Existing drains network may not be able to cope with new builds
More of the country is being built over as cities and towns expand and open areas are covered with new builds, a situation set to increase as construction intensifies to meet the UK’s housing shortfall.
Housing charity Shelter say some 250,000 new houses will be required each year to meet rising demand, so with more buildings and their surrounding infrastructure such as pathways, hard standing and access roads being connected to the drains huge demands will be placed on an already over stretched drainage system.
The existing drainage problem
Along with the extra demand created by large numbers of new homes taking up drainage capacity, is the issue of flooding caused by surface water run off.

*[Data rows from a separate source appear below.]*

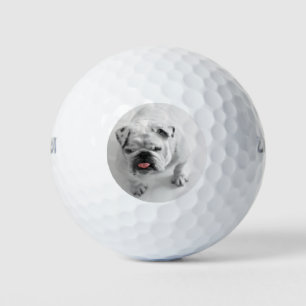 Balles De Golf Simple Moderne Votre Chien Photo Marker Boules de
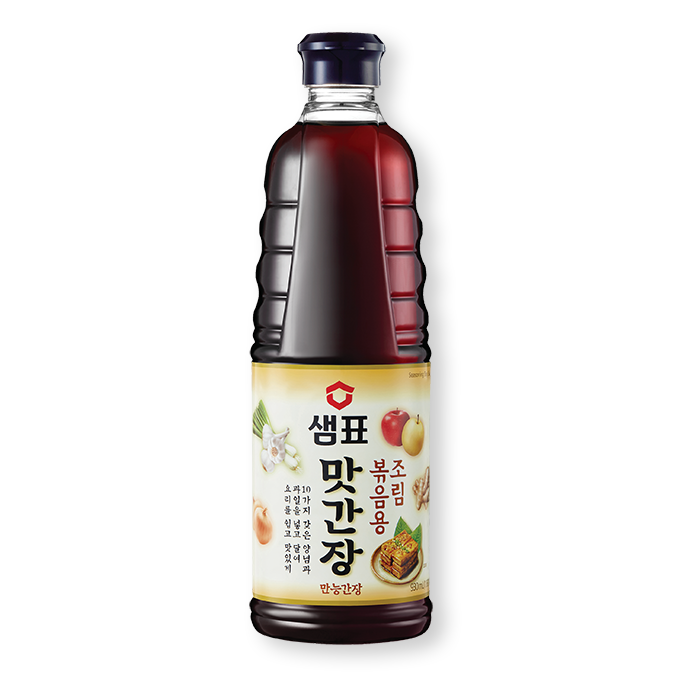 샘표 조림볶음용 맛간장 930ML SEMPIO Xi dau xao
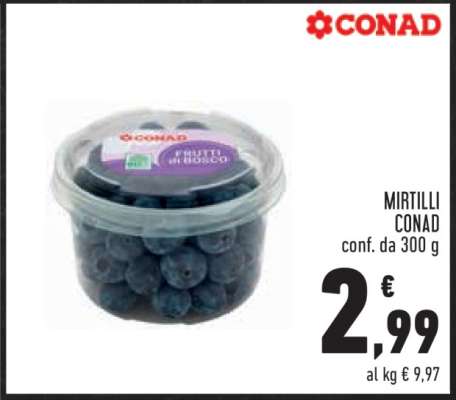 Mirtilli Conad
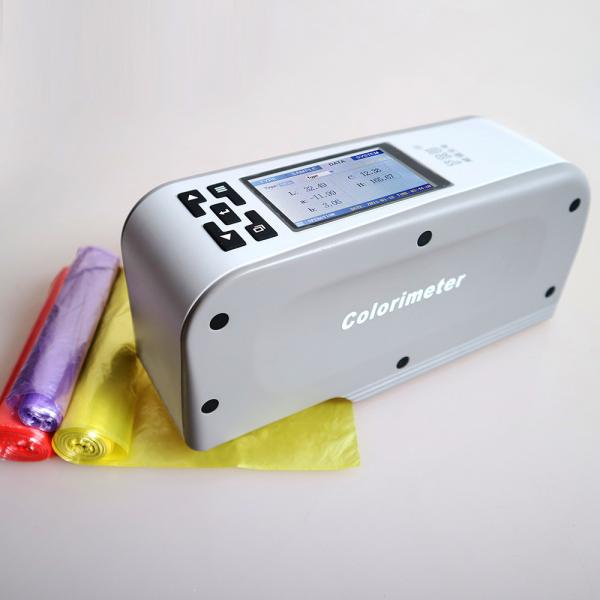 Precise Digital Color Reader , Textile / Clothing Color Testing Equipment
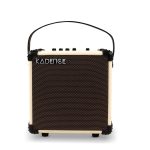 Kadence F10 Home Series 10W Guitar Amplifier | 5-Inch Speaker, 2 Switchable Channels | 4-Band EQ, Chorus & Delay Effects | 6.35mm/3.5mm In & 3.5mm Out | For Electric & Electro-Acoustic Guitars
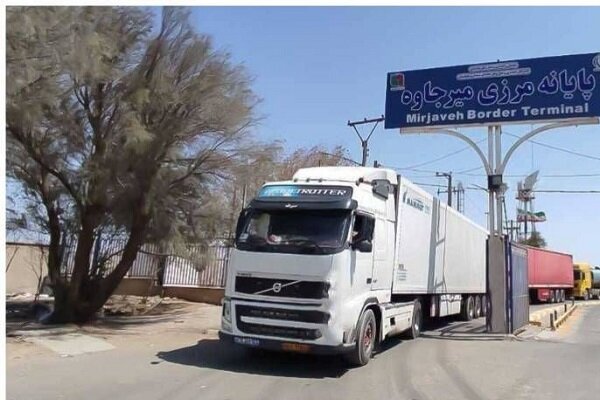 مبارکی: حدود ۲میلیون تن کالا از مرزهای شمالی سیستان وبلوچستان جابجا شد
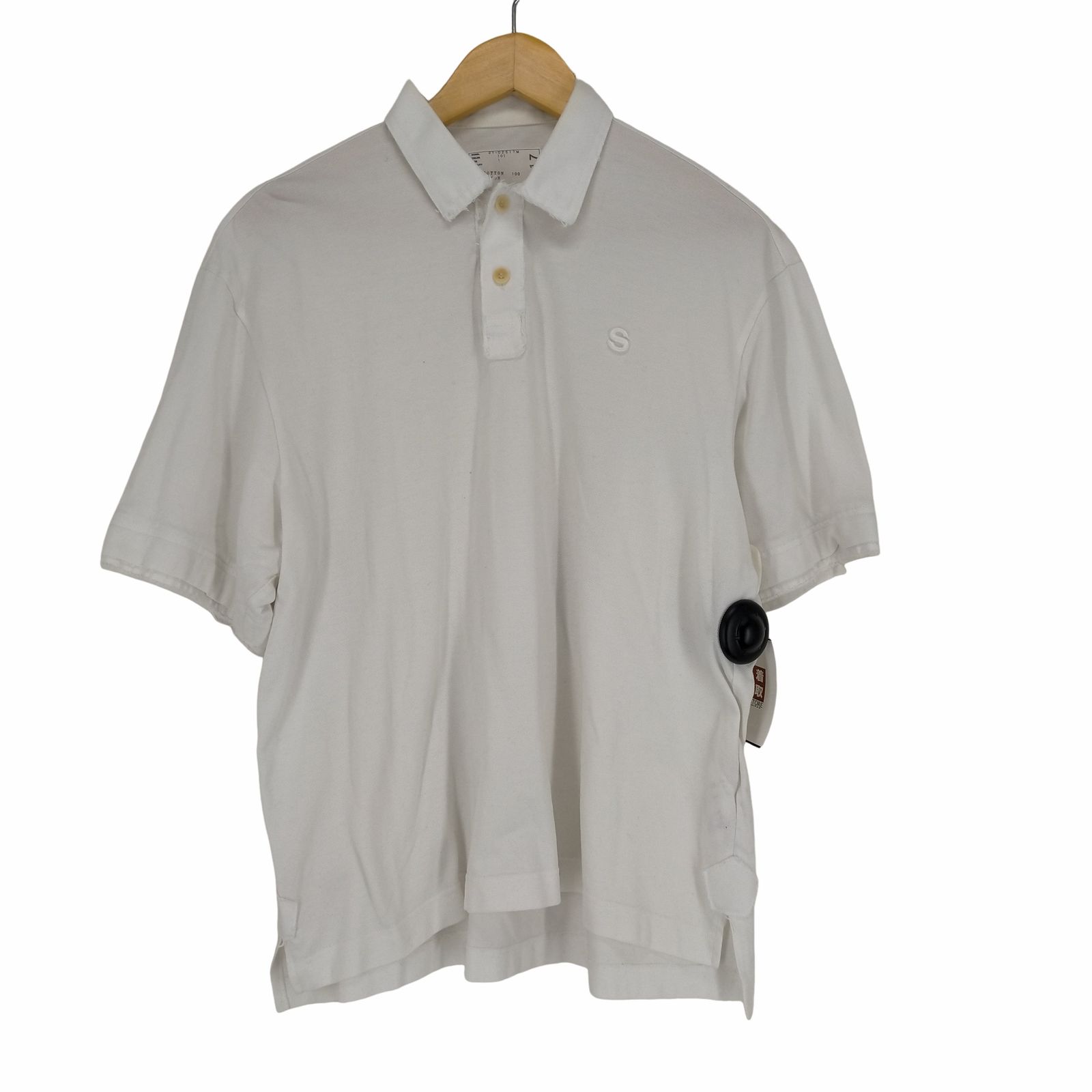 サカイ Sacai 21SS Cotton Jersey Polo shirt メンズ JPN：1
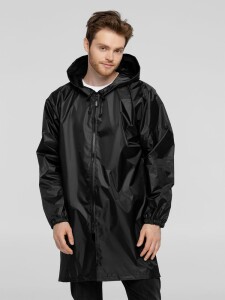 Соль Дождевик «Да будет свет», черный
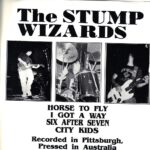 The Stump Wizards - Horse To Fly - Hippie Knight IMPORT 7 Inch Vinyl Record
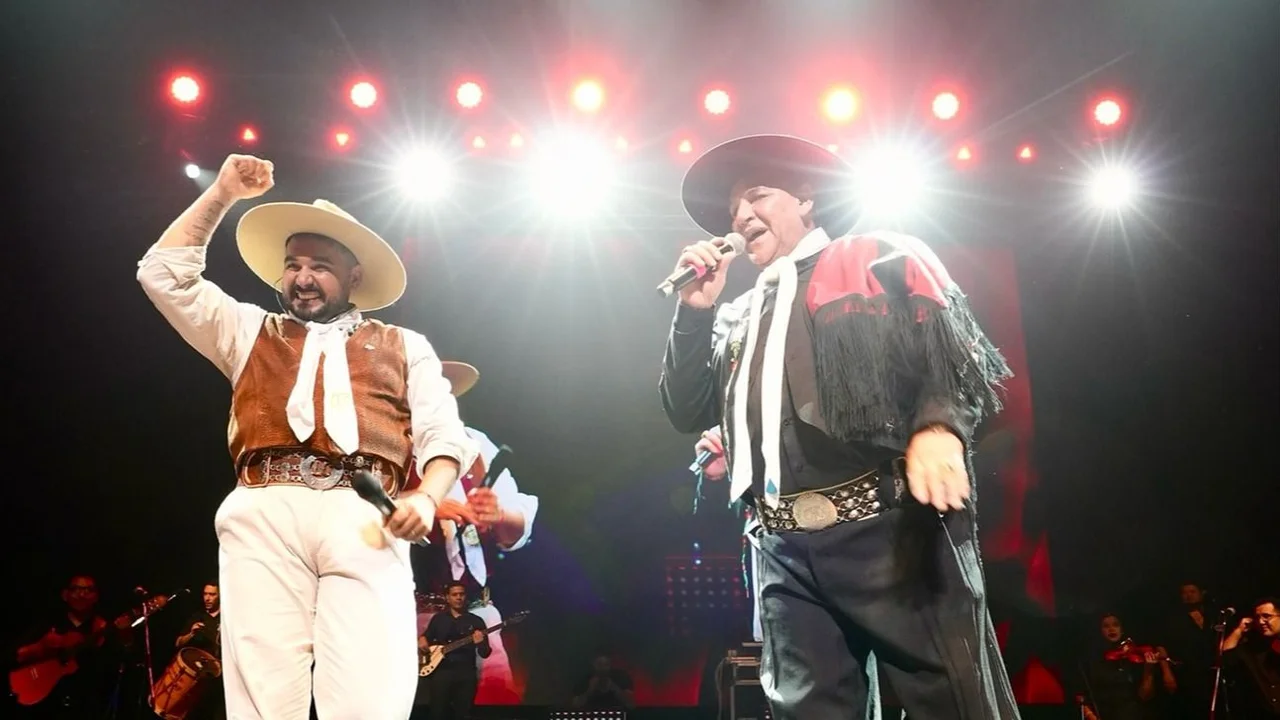 Emoción en el folklore por lo que hizo el Chaqueño Palavecino:  "No podía estar ausente"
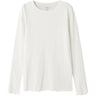 Name It Cloud Dancer Nkfvibse Ls Slim Top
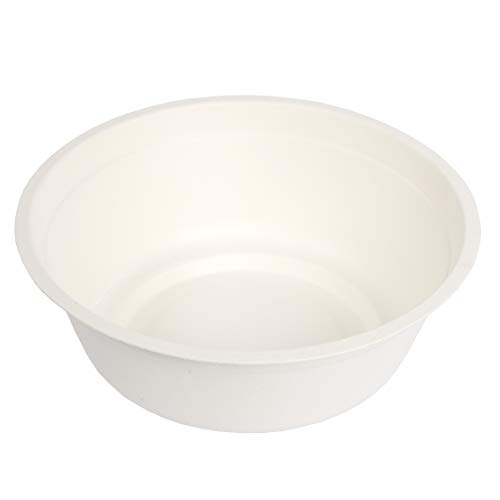 Stalkmarket 100% Compostable Sugar Cane Fiber Soup Bowl, 32 Oz, 500Count case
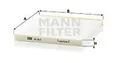 MANN-FILTER CU 1912 Filter, Innen Luft für Toyota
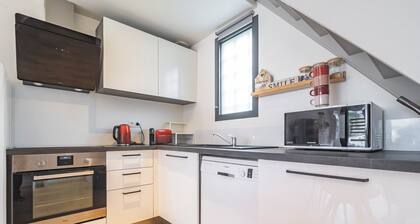 Renovated house with garden 5 minutes from Disney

More hard surfaces being built over ‘bare’ land such as roofing, paths, hard standing and roads means more water has to enter the existing drains as opposed to working its way naturally into the ground through absorption. During periods of heavy rainfall over short time frames – predicted to occur more frequently due to climate change – the drains sometimes cannot cope with such an influx of surface water so it runs off and flooding can result.

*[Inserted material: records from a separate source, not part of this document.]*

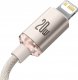 Kabel USB Baseus USB-C - Lightning 1.2 m Różowy (CAJY001304) 4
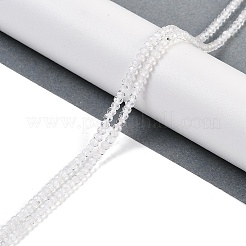 Natural Quartz Crystal Beads Strands&nbsp;G-H071-A05-01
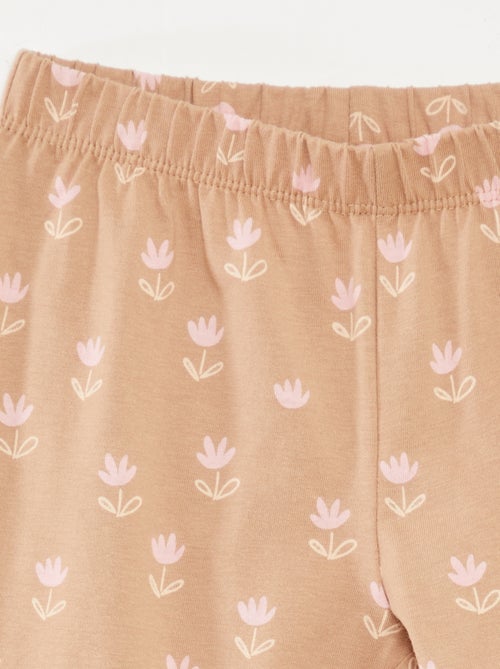 Lange pyjama 'Bambi' 'Disney' - 2-delig - Kiabi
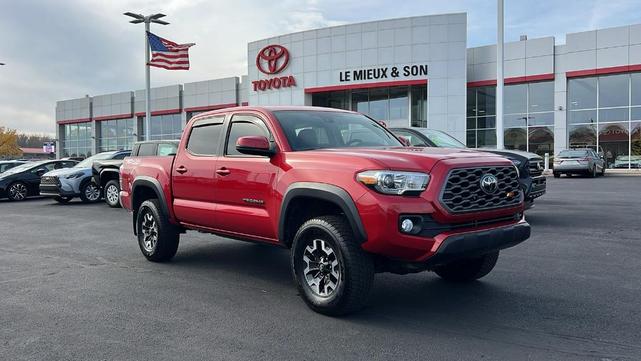2021 toyota tacoma trd off road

Incidences of blocked drains are increasing as the drainage system becomes more overloaded according to many drainage contractors.
The UK has suffered many flooding episodes in recent years with a particularly heavy bout striking Cumbria and the surrounding area during the winter of 2015. The Environment Agency and Cumbria County Council found that drains had reached capacity and overflowed as a result – a situation worsened by rivers bursting their banks and overwhelming existing flood defences.
Is flooding a long term problem?
Yes definitely. Environmental engineering consultancy company JBA Consulting warn that some 2 million people are at risk through surface water flooding; a figure that could rise by another 1.2 million by 2050. The majority of flood insurance claims are due to surface water, and flooding has been identified by the UK Climate Change Risk Assessment for 2017 as one of the top three risks posed by climate change.
What is sustainable drainage (SuDS)?
SuDS work by ‘managing’ surface water through controlling flow speed, direction and channeling it towards reservoirs and trenches so some can be absorbed naturally into the ground or evaporate naturally.
Some of the ways this is achieved:
- Control – decreases the amounts of water likely to flow straight into drains and rivers. Water is intercepted and re-used – perhaps for irrigation – or stored, or absorbed into garden areas strategically placed in and around developments where it can be removed through evaporation
- Pre-treatment – construction and careful siting of ditches (or swales) and trenches where the water is discharged ‘under control’ into watercourses
- Retention – storing water before being carefully moving it to watercourses; ponds, basins and wetlands
- Absorption – soakaways and infiltration trenches help water soak naturally into the ground
A clear case for SuDS
It would appear that SuDS has a critical role to play; existing flood risks clearly need addressing judging by the amount of flooding the UK has experienced in recent years. On top of this, the increase in housing and therefore hard surfaces means SuDS or at least some type of flood defence has to be part and parcel of new construction developments.
The government would appear to agree; a bill requiring new housing to incorporate SuDS as opposed to simply being connected to the existing drainage systems was put forward by MPs earlier this year. The bill was rejected by the House of Commons but later accepted by the House of Lords; while a degree of Parliamentary ‘ping pong’ between the Lords and Commons went on as the bill was amended, it looks like becoming law.
SuDS would seem to be a key component of managing flood risks in the light of more construction taking place in the years to come.